The other pain point is that if you truly want local only for iot devices you either have to accept that there will be some unknowns (mainly new and time sensitive data, eg “what was the score of the game”, stock prices, etc) or use another system as a bridge to run something like searxng then set it up so that the llm invokes this bridge upon unknowns. This adds several seconds of latency but honestly 95% of queries exist within the LLMs model so asking for general info is usually entirely local (eg “who wrote flowers for algernon”)
I know there can be a lot of hate for smarthome stuff, which is often justified, but if you set it up correctly there’s no internet access and it just kind of works.

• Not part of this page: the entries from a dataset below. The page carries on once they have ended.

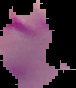
Summary:
  - Image type: segmented cell region on a black background
  - Preparation: thin blood smear
  - Malaria status: parasitized
  - Image size: 76×88 pixels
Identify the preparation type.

With presence sensors I don’t even do much voice command of devices. Lighting and hvac are all automated. The voice stuff is for incidentals: playing music, searching for info, setting timers, etc. it’s handy most of the time and it’s especially helpful when my hands are full, when my elderly family members visit, when I’m working on something and can’t move away to adjust lighting, etc. but it is frivolous for sure
That was an interesting read. I've been against personal assistants/smarthome/etc., but your comment might have brought me around. Thank you for sharing your setup.
Integrate a rear facing camera. Might help you to look back /s
I am most interested in how to set up and integrate the local LLM for this, particularly the hardware requirements. Sadly, the article doesn't have any details on that.
https://community.home-assistant.io/t/local-llm-for-dummies/769407 For the llm part
https://www.home-assistant.io/voice_control/voice_remote_local_assistant/ For the speech transcription part
VRAM is more important. If the model can fit in vram a slower gpu is workable. Gpu determines speed of token generation but if model is too big for vram and is partially offloaded to ram/cpu performance drops considerably. A 13 billion parameter llm will run significantly better on a slower gpu with 12gb vram than a faster gpu with 6gb. 7B models are pretty capable (6-8gb vram) but going to 13b (8-10gb) or 32b (20+ gb) are each a notably better improvement in capability though 32b is largely impractical for this use case (unless you don’t mind dropping $1300-$2500 on a 24gb 3090 or 4090 and paying to power it)
Thanks. I saved your comment to look into this. Running a local Alexa is a dream of mine.
Local LLM hardware requirements highly depends on the model. You should try out Ollama and see which models work well on whatever hardware you're testing it on.
You will want to look up what quantized models are too.
Don't use Ollama. If you're on Windows, better try LM Studio and look into HuggingFace models rather than relying on the Ollama repository. Much better.
Why is it better?
Dubious open-source practices on the part of Ollama devs. Other than that, LM Studio is using the latest stable llama.cpp rather than the one developed by Ollama, which brings significant speed improvements. You also have a better understanding of what model you're deploying by not using Ollama, and instead looking into the HF repository. For example, Ollama states that they're serving DeepSeek-R1, but pulling this one gives you a distilled 8B billion version that is not actually the DeepSeek-R1 (671B parameters) that one would have expected.
I get it that it might make it easier to use, but you will not learn much by using it. Even worse, competition is even better with performance and similar out-of-the-box capabilities.